══ Text section ══

Not too many people outside Cape Town have ever heard of the magical guitarist Errol Dyers. However jazz connoisseurs have come across his name on many albums in illustrious company. He's been around, but living in Cape Town never did much for anyone's music career. Dyers's is a classic ghetto musician's story - boy picks up oil can turns it into a guitar and voila! The highlight of his career was a tour with his heroes, the late Basil Coetzee, Robbie Jansen and band leader Abdullah Ibrahim. That's a long way from strumming on the pavements of die Kaap and backing child star Jonathan Butler.

Dyers's debut album, Sonesta, is a rich mix of all the sounds that make up that strange animal called "Cape jazz". The solo tune, Cape Song, is a fine piece of guitar work. It shows why greats like Mankunku Ngozi, Robbie Jansen and Hilton Schilder are on the album. That's respect!

The band Mahube is a potpourri of sounds and personalities that could only have been put together by a big-hearted character like saxophonist Steve Dyer. It's been a long-cherished dream of his to set up a band like this.

Dyer left the country in the Eighties and settled in Botswana and Zimbabwe. He immersed himself in the sounds of the subcontinent and finally founded Southern Freeway, a brilliant band that set Johannesburg alight in the early Nineties. A few months ago Dyer meticulously put the band together. He first assembled instrumentalists of the finest pedigree, then added vocalists. The entire band numbers 11 musicians hailing from central to southern Africa.

═══

** Problem requirements **
Edit the music review passage between "The band Mahube" and "band like this.", inclusive, changing "saxophonist" to "bandleader".

══ Data provided ══

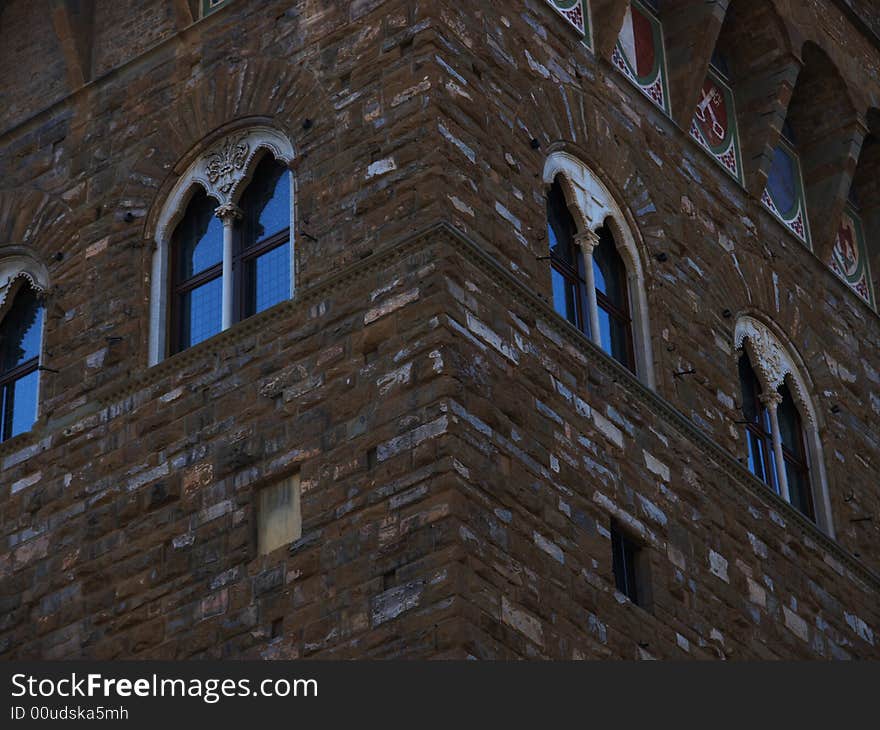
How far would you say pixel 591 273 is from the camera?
23547 millimetres

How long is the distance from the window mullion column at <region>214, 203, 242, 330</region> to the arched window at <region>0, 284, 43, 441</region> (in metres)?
1.99

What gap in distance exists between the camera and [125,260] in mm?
23891

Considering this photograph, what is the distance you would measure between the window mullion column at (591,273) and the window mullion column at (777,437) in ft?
8.36

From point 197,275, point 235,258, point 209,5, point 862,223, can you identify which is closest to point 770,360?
point 862,223

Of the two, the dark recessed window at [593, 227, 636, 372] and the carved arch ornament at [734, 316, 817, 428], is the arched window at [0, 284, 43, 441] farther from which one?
the carved arch ornament at [734, 316, 817, 428]

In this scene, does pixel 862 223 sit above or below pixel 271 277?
above

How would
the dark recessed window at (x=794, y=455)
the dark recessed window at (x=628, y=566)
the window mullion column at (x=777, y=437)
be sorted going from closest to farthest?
1. the dark recessed window at (x=628, y=566)
2. the window mullion column at (x=777, y=437)
3. the dark recessed window at (x=794, y=455)

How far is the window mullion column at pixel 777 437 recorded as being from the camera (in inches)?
984

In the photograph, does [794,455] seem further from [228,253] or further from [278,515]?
[278,515]

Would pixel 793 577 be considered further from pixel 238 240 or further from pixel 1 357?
pixel 1 357

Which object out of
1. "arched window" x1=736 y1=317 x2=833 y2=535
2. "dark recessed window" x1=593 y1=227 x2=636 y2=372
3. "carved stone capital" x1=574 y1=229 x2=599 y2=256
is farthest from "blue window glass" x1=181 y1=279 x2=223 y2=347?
A: "arched window" x1=736 y1=317 x2=833 y2=535

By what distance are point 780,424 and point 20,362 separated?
6547 millimetres

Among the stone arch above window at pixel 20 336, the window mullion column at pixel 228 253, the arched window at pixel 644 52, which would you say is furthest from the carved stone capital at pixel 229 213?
the arched window at pixel 644 52

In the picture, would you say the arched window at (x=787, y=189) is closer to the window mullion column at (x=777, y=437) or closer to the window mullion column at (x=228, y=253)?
the window mullion column at (x=777, y=437)
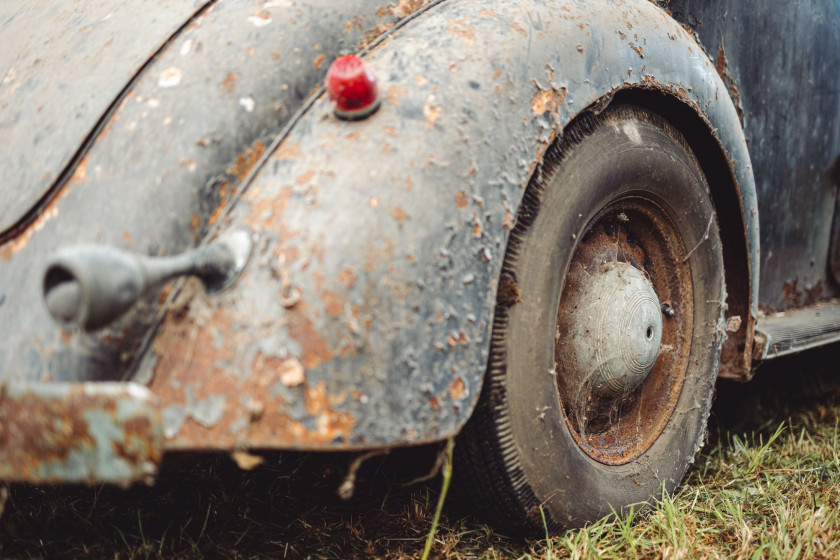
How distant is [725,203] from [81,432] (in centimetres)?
143

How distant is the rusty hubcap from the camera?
4.51 feet

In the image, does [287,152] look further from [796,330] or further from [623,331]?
[796,330]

═══

** Exercise result **
The band Mahube is a potpourri of sounds and personalities that could only have been put together by a big-hearted character like bandleader Steve Dyer. It's been a long-cherished dream of his to set up a band like this.